There are few more “classic” cocktails than the Sidecar. A simple, but delicious, combination of brandy, Cointreau and lemon juice, the Sidecar is a very easy cocktail to enjoy. Everything else about the drink, however, is not so simple.
As is often the case with “classic” cocktails, the history, ingredients and proportions are all hard to pin down. The Sidecar was “probably” invented after World War I in “either” the Ritz Hotel in Paris or the Bucks Club in London and “likely” named after the sidecar on a motorcycle. That clears up everything.
And when we get to the proportions of the ingredients of the Sidecar, the picture doesn’t come into focus either. Some recipes suggest equal proportions of the brandy, Cointreau and lemon, some go very heavy on brandy and light on lemon, and some follow a 2:1:1 formula. Cocktail
geeks writers spend a lot of time on this stuff (a quick Google search will give you more on the subject than you will ever need), but they do get the benefit of “testing” the recipes. We suggest a starting point of 2 ounces of brandy to 3/4 ounces each Cointreau and lemon juice.
While there is less confusion about the base ingredients of the Sidecar, there is room for experimentation. Brandies vary widely, but most recipes suggest a VS or better Cognac or Armagnac (we like Armagnac). But even among brands, the flavors will vary and may require changing the recipe slightly for your tastes. You can also experiment with other triple secs or Curaçao to replace the Cointreau. We like Pierre Ferrand for a slightly drier flavor. But the Cointreau does work very well. And you may, or may not, want to add sugar to the rim of the glass. We like the drink either way, but the sugar rim is pretty and you can do it ahead of time and impress your guests.
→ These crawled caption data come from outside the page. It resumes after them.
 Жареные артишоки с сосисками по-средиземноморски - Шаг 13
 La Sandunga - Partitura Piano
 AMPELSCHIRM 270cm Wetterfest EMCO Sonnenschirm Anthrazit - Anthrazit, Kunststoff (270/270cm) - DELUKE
As for the flavor of the Sidecar, the brandy, sweet orange and lemon flavors all blend into a light citrus sip with just enough sweetness to keep you coming back. You get all the flavor of the brandy, but without any rough edges. The Sidecar is an easy drink to enjoy, even if you don’t often drink brandy. The only problem with the Sidecar is that they are almost too easy to drink and you could get into a little trouble after a few. That is something all the historians seem to agree on.
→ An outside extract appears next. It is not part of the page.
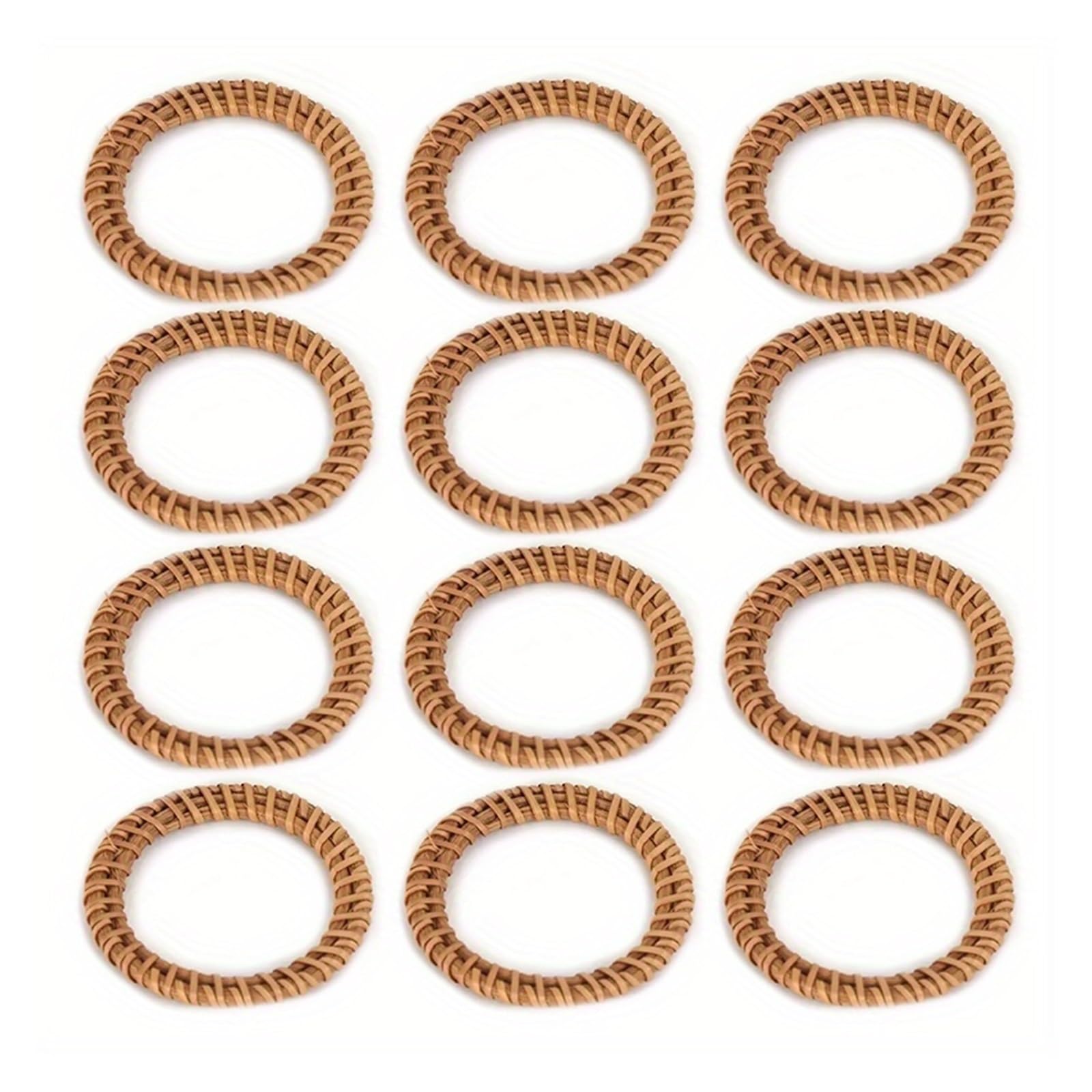 Bohemian Rattan Napkin Rings 6pcs Rustic Woven Bamboo Holders for Wedding Party Decor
- 2 oz. good Cognac or Armagnac
- 3/4 oz. Cointreau (substitute quality triple sec or Curaçao)
- 3/4 oz. fresh lemon juice
- Sugar, for rimming glass (optional)
- Run a wedge of lemon around the edge of the glass and then rotate the edge of the glass in the sugar. Shake off any excess and let dry for a few minutes.
- Meanwhile, combine all the liquid ingredients in a cocktail shaker with ice. Shake thoroughly and strain into the sugar-rimmed glass (if using). Serve.